**本文:**
..........

単体でも完成された面白さがあるのですが、そこにあえてぶち込まれた追加√を含む『完成版』です。
虚構と真実、妄想の楽園と無味乾燥な現実の両極端の物語。
追加√は特に哲学的なやりとりが多いというか、
本編に対する断罪を含んだ一種の実験めいた物語になります。
読み終えた感想としてはなかなか自分なりの答えが上手く出てこないお話でした。

フリー版を最初にプレイし、文章力の高さや心理描写、芯の通ったキャラクター性などに惹かれました。
キャラ絵は簡素ですが、丁寧な演出に好感が持てます。
BGMと物語の一体感も素晴らしい。

シナリオの長さも短すぎず長すぎず、
しかし500円ちょいという価格設定からすると
かなりコスパが良いと思います。
自分は作者さんへの投資の気持ちも込めて購入しました。

癖の強いお話ですし、おそらく苦手な人は苦手。
けれど猛烈に読ませる力のある物語です。
登場人物たちは非常に尖っていて、一筋縄ではいきません。
自己矛盾を抱えつつあがく主人公や水夜ははた迷惑でありつつもどうしてか目が離せない。
異様な姿をした怪人である羊おじさんは物語に唾を塗りたくるようなやりたい放題がひたすら面白く、
その正体については色々な見方のできる魅力的な存在。
沙希はしたたかで優しく、
物語の楔でもあり、二つの物語においても極めて因果な存在ではありますが、
何となくそのぬくもりを忘れがたくもう一度プレイし直したくなるのでした。

『ゆめ』の突き抜けた熱さが好きです。
『うつつ』の突き放された冷たさが好きです。

支離滅裂な感想ですが、とにかく好き。
羊おじさん倶楽部の次回作を期待しております。
『等間隔』もプレイ済みですがやはり立ち絵がある方が嬉しいです。

..........

**提供データ:**
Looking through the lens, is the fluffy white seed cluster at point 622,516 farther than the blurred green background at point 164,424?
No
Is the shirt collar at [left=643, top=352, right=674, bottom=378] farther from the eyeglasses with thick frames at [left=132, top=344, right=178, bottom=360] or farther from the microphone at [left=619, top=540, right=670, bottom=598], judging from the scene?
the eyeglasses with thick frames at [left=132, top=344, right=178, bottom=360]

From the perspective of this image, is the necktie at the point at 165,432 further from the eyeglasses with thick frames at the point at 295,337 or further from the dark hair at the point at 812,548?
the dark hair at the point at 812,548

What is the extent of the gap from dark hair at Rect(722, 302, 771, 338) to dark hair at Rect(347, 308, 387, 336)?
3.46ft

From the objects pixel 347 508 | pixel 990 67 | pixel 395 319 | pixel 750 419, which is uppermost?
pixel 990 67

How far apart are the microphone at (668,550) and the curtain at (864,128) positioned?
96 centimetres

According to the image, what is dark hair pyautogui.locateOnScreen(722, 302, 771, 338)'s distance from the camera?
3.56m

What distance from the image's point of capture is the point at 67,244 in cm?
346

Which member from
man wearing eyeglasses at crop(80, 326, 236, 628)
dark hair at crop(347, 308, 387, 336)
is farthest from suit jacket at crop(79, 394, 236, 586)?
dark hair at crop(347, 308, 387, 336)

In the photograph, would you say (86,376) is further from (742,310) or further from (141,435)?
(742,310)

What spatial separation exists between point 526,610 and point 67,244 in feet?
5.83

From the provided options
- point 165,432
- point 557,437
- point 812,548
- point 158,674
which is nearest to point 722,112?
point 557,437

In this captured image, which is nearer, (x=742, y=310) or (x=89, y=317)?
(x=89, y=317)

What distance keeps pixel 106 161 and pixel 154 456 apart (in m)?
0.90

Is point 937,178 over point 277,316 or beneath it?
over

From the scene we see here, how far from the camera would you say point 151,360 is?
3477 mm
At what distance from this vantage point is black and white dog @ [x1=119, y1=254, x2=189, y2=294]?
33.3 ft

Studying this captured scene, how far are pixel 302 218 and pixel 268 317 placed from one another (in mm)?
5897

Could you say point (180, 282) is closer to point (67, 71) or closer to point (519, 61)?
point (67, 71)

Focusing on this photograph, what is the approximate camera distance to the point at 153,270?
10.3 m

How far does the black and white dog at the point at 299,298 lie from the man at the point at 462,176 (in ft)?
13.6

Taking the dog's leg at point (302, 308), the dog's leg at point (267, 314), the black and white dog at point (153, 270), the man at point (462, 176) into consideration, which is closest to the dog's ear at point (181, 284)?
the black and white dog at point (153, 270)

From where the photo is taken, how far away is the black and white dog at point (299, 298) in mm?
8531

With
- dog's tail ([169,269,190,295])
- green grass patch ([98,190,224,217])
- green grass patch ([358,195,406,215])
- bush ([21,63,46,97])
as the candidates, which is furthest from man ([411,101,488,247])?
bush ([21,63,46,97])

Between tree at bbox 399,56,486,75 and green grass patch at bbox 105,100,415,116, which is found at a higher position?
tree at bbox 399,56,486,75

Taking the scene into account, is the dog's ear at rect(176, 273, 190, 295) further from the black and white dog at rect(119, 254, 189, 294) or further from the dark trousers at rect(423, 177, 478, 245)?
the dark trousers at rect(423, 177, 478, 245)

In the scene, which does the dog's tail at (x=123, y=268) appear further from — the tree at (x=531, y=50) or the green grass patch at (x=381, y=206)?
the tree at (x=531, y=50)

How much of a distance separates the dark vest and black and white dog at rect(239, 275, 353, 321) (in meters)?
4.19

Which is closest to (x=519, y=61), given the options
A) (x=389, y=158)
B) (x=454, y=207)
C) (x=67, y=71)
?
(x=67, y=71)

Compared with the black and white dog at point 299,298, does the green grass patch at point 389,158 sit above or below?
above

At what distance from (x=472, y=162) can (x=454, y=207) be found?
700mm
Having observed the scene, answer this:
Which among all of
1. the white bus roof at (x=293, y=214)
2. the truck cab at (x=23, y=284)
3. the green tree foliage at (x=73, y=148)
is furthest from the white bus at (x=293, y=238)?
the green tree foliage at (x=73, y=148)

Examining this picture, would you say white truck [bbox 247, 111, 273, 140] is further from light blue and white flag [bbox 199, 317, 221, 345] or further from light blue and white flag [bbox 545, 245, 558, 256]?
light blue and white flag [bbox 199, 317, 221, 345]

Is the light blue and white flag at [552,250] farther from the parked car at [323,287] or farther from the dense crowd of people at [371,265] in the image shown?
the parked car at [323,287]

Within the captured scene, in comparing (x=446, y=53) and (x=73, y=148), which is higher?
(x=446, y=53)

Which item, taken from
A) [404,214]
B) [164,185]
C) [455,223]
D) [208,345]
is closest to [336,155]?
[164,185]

..........

**取り組む課題:**
- a) 本文の「癖の強いお話ですし」で始まる段落を、主な内容を残したまま箇条書きで短くまとめよ。
- b) 本文の「異様な姿をした怪人である羊お」から「何となくそのぬくもりを忘れがたくもう一度プレイし直したくなるのでした。」までを、両端の語句も含めて一字一句そのまま書き写せ。

**課題の解答:**
- a)
- 癖が強く、苦手な人は苦手だろうが、猛烈に読ませる力のある物語である。
- 登場人物は非常に尖っていて、一筋縄ではいかない。
- 自己矛盾を抱えてあがく主人公と水夜は、はた迷惑なのに目が離せない。
- 異様な姿の怪人である羊おじさんは、やりたい放題がひたすら面白く、正体についていろいろな見方ができる魅力的な存在である。
- 沙希はしたたかで優しい。物語の楔でもあり、二つの物語で極めて因果な存在だが、そのぬくもりが忘れがたく、もう一度プレイし直したくなる。

- b)
異様な姿をした怪人である羊おじさんは物語に唾を塗りたくるようなやりたい放題がひたすら面白く、
その正体については色々な見方のできる魅力的な存在。
沙希はしたたかで優しく、
物語の楔でもあり、二つの物語においても極めて因果な存在ではありますが、
何となくそのぬくもりを忘れがたくもう一度プレイし直したくなるのでした。